While SA-1B made our research possible, it can also enable other researchers to train foundation models for image segmentation. We further hope that this data can become a basis for new datasets with additional annotations, such as a text description associated with each mask.

What lies ahead

In the future, SAM could be used to identify everyday items via AR glasses that could prompt users with reminders and instructions.
SAM has the potential to impact a wide range of domains — perhaps one day helping farmers in the agricultural sector or assisting biologists in their research.
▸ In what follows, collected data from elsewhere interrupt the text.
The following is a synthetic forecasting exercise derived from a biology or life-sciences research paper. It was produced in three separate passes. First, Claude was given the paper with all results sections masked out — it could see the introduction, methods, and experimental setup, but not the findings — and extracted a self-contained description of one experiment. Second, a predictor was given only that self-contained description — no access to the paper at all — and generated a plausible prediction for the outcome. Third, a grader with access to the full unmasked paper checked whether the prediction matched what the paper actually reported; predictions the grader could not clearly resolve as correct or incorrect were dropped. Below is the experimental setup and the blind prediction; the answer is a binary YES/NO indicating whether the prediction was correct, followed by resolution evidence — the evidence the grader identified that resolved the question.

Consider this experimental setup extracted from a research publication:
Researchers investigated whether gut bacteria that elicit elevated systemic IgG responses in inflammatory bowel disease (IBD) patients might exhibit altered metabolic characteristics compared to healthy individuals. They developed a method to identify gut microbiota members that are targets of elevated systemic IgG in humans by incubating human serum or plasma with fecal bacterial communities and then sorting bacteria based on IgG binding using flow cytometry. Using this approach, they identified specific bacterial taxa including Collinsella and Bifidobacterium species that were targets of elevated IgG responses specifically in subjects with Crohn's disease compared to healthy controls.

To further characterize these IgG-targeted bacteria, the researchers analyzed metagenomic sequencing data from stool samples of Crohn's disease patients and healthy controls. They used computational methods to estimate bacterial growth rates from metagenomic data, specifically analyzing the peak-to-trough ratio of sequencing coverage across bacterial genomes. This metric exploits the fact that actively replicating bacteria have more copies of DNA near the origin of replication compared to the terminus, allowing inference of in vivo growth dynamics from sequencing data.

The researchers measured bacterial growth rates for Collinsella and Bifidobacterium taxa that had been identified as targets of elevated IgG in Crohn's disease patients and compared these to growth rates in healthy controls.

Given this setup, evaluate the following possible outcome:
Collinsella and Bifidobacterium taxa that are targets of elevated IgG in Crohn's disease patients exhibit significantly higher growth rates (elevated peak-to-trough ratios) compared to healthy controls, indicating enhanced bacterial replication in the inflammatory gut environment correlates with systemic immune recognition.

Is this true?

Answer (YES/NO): YES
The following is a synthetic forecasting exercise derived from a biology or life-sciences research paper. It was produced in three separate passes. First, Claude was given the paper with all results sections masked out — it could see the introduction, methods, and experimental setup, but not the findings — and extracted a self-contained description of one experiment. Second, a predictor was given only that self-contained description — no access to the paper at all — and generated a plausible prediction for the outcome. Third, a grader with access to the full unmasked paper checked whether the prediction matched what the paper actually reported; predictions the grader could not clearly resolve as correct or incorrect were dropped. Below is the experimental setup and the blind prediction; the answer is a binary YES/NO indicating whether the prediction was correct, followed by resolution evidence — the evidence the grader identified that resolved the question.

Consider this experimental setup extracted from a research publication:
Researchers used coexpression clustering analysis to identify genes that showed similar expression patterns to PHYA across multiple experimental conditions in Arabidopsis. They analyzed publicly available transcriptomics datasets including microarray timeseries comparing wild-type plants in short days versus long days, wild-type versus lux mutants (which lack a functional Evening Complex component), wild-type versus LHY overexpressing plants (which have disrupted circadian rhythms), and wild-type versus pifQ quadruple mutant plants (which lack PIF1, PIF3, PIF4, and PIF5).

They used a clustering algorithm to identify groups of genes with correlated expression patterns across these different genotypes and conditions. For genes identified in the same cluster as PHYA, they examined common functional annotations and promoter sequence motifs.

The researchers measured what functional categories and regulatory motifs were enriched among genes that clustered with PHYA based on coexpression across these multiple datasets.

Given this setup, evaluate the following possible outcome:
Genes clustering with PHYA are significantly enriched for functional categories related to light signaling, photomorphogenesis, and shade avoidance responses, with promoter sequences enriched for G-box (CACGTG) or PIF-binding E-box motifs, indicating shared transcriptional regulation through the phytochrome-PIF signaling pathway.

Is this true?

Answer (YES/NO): NO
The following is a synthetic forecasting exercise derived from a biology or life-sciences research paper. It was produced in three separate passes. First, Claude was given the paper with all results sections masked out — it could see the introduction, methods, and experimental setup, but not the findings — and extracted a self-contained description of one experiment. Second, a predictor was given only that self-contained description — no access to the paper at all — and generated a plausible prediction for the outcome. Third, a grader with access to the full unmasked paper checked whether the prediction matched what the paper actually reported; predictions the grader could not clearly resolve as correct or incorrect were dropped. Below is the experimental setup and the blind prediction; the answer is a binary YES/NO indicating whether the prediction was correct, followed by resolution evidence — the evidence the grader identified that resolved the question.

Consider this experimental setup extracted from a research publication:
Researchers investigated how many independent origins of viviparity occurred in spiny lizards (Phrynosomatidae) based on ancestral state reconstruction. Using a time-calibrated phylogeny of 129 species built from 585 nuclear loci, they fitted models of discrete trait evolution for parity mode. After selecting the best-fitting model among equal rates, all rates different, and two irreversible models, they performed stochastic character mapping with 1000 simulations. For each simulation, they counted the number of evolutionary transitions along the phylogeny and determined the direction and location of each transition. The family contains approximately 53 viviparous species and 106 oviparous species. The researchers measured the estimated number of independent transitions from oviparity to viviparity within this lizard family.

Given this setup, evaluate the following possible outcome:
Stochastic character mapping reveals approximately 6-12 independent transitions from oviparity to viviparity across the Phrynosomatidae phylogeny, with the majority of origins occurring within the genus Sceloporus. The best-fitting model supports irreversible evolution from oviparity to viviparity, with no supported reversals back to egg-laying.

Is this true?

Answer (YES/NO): NO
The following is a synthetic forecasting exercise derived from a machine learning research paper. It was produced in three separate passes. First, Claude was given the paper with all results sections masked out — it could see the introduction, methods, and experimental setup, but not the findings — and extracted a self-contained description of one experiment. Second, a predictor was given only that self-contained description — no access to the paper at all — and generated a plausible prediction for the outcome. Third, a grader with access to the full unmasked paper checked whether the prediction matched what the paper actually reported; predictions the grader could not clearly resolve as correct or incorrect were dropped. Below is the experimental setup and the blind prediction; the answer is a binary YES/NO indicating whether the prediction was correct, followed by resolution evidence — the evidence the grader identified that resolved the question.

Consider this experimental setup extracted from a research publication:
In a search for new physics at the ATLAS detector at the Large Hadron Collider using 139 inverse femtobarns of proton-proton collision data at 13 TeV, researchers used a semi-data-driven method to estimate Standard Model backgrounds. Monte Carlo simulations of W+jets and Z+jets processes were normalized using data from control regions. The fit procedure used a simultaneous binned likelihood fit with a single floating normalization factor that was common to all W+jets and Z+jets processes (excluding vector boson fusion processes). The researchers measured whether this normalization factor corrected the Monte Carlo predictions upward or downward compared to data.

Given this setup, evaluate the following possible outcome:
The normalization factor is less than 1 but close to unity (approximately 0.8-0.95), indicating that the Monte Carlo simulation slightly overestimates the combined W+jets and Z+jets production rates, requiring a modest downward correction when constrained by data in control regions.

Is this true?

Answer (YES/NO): NO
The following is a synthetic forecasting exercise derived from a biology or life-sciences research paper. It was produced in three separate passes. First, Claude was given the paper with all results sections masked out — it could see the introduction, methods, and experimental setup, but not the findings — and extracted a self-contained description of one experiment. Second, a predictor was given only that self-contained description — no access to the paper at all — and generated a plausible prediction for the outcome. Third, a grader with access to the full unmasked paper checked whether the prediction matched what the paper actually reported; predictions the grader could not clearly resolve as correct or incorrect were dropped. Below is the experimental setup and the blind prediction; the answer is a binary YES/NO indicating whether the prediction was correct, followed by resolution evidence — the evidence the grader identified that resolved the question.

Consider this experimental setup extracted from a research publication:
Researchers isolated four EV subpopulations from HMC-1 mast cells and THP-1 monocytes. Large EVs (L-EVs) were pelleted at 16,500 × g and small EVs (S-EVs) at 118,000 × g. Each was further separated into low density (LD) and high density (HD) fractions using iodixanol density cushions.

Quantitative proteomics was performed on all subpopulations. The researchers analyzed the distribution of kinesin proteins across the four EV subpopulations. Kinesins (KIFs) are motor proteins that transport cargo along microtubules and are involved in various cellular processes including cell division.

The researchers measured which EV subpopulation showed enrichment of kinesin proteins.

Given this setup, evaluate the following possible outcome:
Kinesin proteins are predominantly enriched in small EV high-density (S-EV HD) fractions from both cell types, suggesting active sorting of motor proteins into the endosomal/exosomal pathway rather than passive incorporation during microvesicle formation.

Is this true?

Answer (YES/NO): NO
By sharing our research and dataset, we hope to further accelerate research into segmentation and more general image and video understanding. Our promptable segmentation model can perform a segmentation task by acting as a component in a larger system. Composition is a powerful tool that allows a single model to be used in extensible ways, potentially to accomplish tasks unknown at the time of model design. We anticipate that composable system design, enabled by techniques such as prompt engineering, will enable a wider variety of applications than systems trained specifically for a fixed set of tasks, and that SAM can become a powerful component in domains such as AR/VR, content creation, scientific domains, and more general AI systems. And as we look ahead, we see tighter coupling between understanding images at the pixel level and higher-level semantic understanding of visual content, unlocking even more powerful AI systems.